初めの一歩は地位保全等仮処分命令申立書を裁判所に提出する

地位保全の仮処分手続きは、裁判所に地位保全等仮処分命令申立書を提出することによって始まります。
解雇事件の場合は、申立の趣旨として、


 1 債権者が債務者の労働契約上の権利を有する地位にあることを仮に定める
 2 債務者は、債権者に対し、●●年●月●日から本案判決確定に至るまで、毎月●日限り●●万●●●●円を仮に支払え。
 との裁判を求める。


と、このようになります。
注1)債権者とは訴える労働者、債務者とは会社を指します。
注2)「●●年●月●日から」には、解雇されて賃金が支払われなくなった日を指定します。
注3)「毎次●日限り」には、賃金支払い日を、「●●万●●●●円」には、支給されていた賃金の平均額を記載します。
注4)一時金(賞与)が支払われたいた場合は、、2に一時金の支払日と金額を追加して記載します。

債権者が病気で通院中であったりする場合には、
 3 債権者が社会保険の被保険者としての地位にあることを仮に定める
ことを求める場合もあります。

賃金仮払いとの関係で、債権者は家計表を提出しなければなりません。
私の家計は、私が解雇されて収入がなくなったので、こんなに苦しくなりました。だから、賃金の仮払いを認めてください、と主張する訳です。
この家計表は審尋の途中で出すこともできます。

裁判所にもよりますが、申立からおおよそ1月内外で、第1回の審尋期日が入ってきます。
通常は、審尋の1週間前あたりで債務者から裁判所経由で答弁書が届きます。
しかし、審尋期日まで出されない場合も時にはあったりします。

仮処分手続きは原則非公開となっています

審尋は、公開の法廷ではなされません。
原則非公開とされている手続きですので、ラウンドテーブルです。
原則非公開ですが、債務者と裁判官が了解して傍聴することができる場合がありますので、労働組合がかかわってきた場合は傍聴希望を裁判所に伝えておきましょう。

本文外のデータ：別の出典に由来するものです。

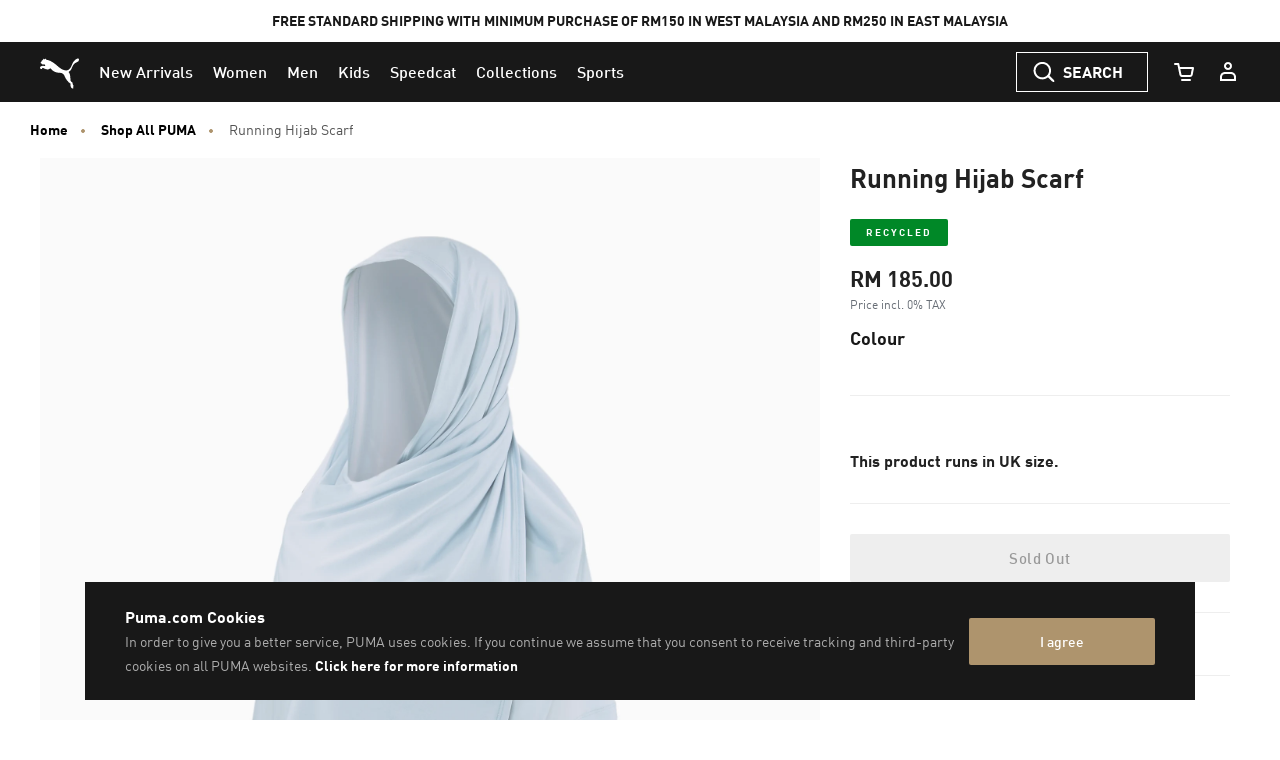

--- FILE ---
content_type: text/javascript; charset=utf-8
request_url: https://r.cquotient.com/recs/bcwr-MY/product-to-product-pdp-my?callback=CQuotient._callback2&_device=mac&userId=&cookieId=adxgp7f4JbcCbveqrK1S479F4a&emailId=&anchors=id%3A%3A024088%7C%7Csku%3A%3A%7C%7Ctype%3A%3A%7C%7Calt_id%3A%3A&slotId=pdp-global-recommendations&slotConfigId=OWN%20THE%20LOOK%20(ON%20ALL%20PRODUCT%20PDP%20-%20BOTTOM)&slotConfigTemplate=slots%2Frecommendation%2Fproduct-carousel-component.isml&ccver=1.03&realm=BCWR&siteId=MY&instanceType=prd&v=v3.1.3&json=%7B%22userId%22%3A%22%22%2C%22cookieId%22%3A%22adxgp7f4JbcCbveqrK1S479F4a%22%2C%22emailId%22%3A%22%22%2C%22anchors%22%3A%5B%7B%22id%22%3A%22024088%22%2C%22sku%22%3A%22%22%2C%22type%22%3A%22%22%2C%22alt_id%22%3A%22%22%7D%5D%2C%22slotId%22%3A%22pdp-global-recommendations%22%2C%22slotConfigId%22%3A%22OWN%20THE%20LOOK%20(ON%20ALL%20PRODUCT%20PDP%20-%20BOTTOM)%22%2C%22slotConfigTemplate%22%3A%22slots%2Frecommendation%2Fproduct-carousel-component.isml%22%2C%22ccver%22%3A%221.03%22%2C%22realm%22%3A%22BCWR%22%2C%22siteId%22%3A%22MY%22%2C%22instanceType%22%3A%22prd%22%2C%22v%22%3A%22v3.1.3%22%7D
body_size: 99
content:
/**/ typeof CQuotient._callback2 === 'function' && CQuotient._callback2({"product-to-product-pdp-my":{"displayMessage":"product-to-product-pdp-my","recs":[],"recoUUID":"d6eaeed8-9b4b-4040-8af4-d7f0fd967417"}});

--- FILE ---
content_type: text/javascript; charset=utf-8
request_url: https://p.cquotient.com/pebble?tla=bcwr-MY&activityType=viewProduct&callback=CQuotient._act_callback0&cookieId=adxgp7f4JbcCbveqrK1S479F4a&userId=&emailId=&product=id%3A%3A024088%7C%7Csku%3A%3A4065451926954%7C%7Ctype%3A%3A%7C%7Calt_id%3A%3A&realm=BCWR&siteId=MY&instanceType=prd&locale=en_MY&referrer=&currentLocation=https%3A%2F%2Fmy.puma.com%2Fmy%2Fen%2Fpd%2Frunning-hijab-scarf%2F024088.html&ls=true&_=1769236211878&v=v3.1.3&fbPixelId=__UNKNOWN__&json=%7B%22cookieId%22%3A%22adxgp7f4JbcCbveqrK1S479F4a%22%2C%22userId%22%3A%22%22%2C%22emailId%22%3A%22%22%2C%22product%22%3A%7B%22id%22%3A%22024088%22%2C%22sku%22%3A%224065451926954%22%2C%22type%22%3A%22%22%2C%22alt_id%22%3A%22%22%7D%2C%22realm%22%3A%22BCWR%22%2C%22siteId%22%3A%22MY%22%2C%22instanceType%22%3A%22prd%22%2C%22locale%22%3A%22en_MY%22%2C%22referrer%22%3A%22%22%2C%22currentLocation%22%3A%22https%3A%2F%2Fmy.puma.com%2Fmy%2Fen%2Fpd%2Frunning-hijab-scarf%2F024088.html%22%2C%22ls%22%3Atrue%2C%22_%22%3A1769236211878%2C%22v%22%3A%22v3.1.3%22%2C%22fbPixelId%22%3A%22__UNKNOWN__%22%7D
body_size: 394
content:
/**/ typeof CQuotient._act_callback0 === 'function' && CQuotient._act_callback0([{"k":"__cq_uuid","v":"adxgp7f4JbcCbveqrK1S479F4a","m":34128000},{"k":"__cq_bc","v":"%7B%22bcwr-MY%22%3A%5B%7B%22id%22%3A%22024088%22%2C%22sku%22%3A%224065451926954%22%7D%5D%7D","m":2592000},{"k":"__cq_seg","v":"0~0.00!1~0.00!2~0.00!3~0.00!4~0.00!5~0.00!6~0.00!7~0.00!8~0.00!9~0.00","m":2592000}]);

--- FILE ---
content_type: text/javascript; charset=utf-8
request_url: https://e.cquotient.com/recs/bcwr-MY/product-to-product?callback=CQuotient._callback1&_=1769236211900&_device=mac&userId=&cookieId=adxgp7f4JbcCbveqrK1S479F4a&emailId=&anchors=id%3A%3A024088%7C%7Csku%3A%3A%7C%7Ctype%3A%3A%7C%7Calt_id%3A%3A&slotId=pdp_content_slot_above_product_story&slotConfigId=EXPLORE%20SIMILAR&slotConfigTemplate=slots%2Frecommendation%2Fproduct-carousel-component.isml&ccver=1.03&realm=BCWR&siteId=MY&instanceType=prd&v=v3.1.3&json=%7B%22userId%22%3A%22%22%2C%22cookieId%22%3A%22adxgp7f4JbcCbveqrK1S479F4a%22%2C%22emailId%22%3A%22%22%2C%22anchors%22%3A%5B%7B%22id%22%3A%22024088%22%2C%22sku%22%3A%22%22%2C%22type%22%3A%22%22%2C%22alt_id%22%3A%22%22%7D%5D%2C%22slotId%22%3A%22pdp_content_slot_above_product_story%22%2C%22slotConfigId%22%3A%22EXPLORE%20SIMILAR%22%2C%22slotConfigTemplate%22%3A%22slots%2Frecommendation%2Fproduct-carousel-component.isml%22%2C%22ccver%22%3A%221.03%22%2C%22realm%22%3A%22BCWR%22%2C%22siteId%22%3A%22MY%22%2C%22instanceType%22%3A%22prd%22%2C%22v%22%3A%22v3.1.3%22%7D
body_size: 84
content:
/**/ typeof CQuotient._callback1 === 'function' && CQuotient._callback1({"product-to-product":{"displayMessage":"product-to-product","recs":[],"recoUUID":"40997c99-386c-4ffe-8b3c-9504836c5187"}});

楕円形のテーブルの狭い方に裁判官が座り、長い方に債権者と債務者が座るイメージで考えてください。
その後の進行については、労働審判とほとんど一緒です。

証人調べもありませんから、裁判官は書面での主張と疎明資料で決定を導き出さなければなりません。
当然、和解の話しも出てきます。
それを受けるかどうかは貴方次第です。

仮処分に要する時間は一概には言えませんが、申立から大体は3か月程度でしょう。
裁判所の夏休みとの関係などもあって6か月かかった事件もありましたが、こんなにかかるのは例外の方だと思います。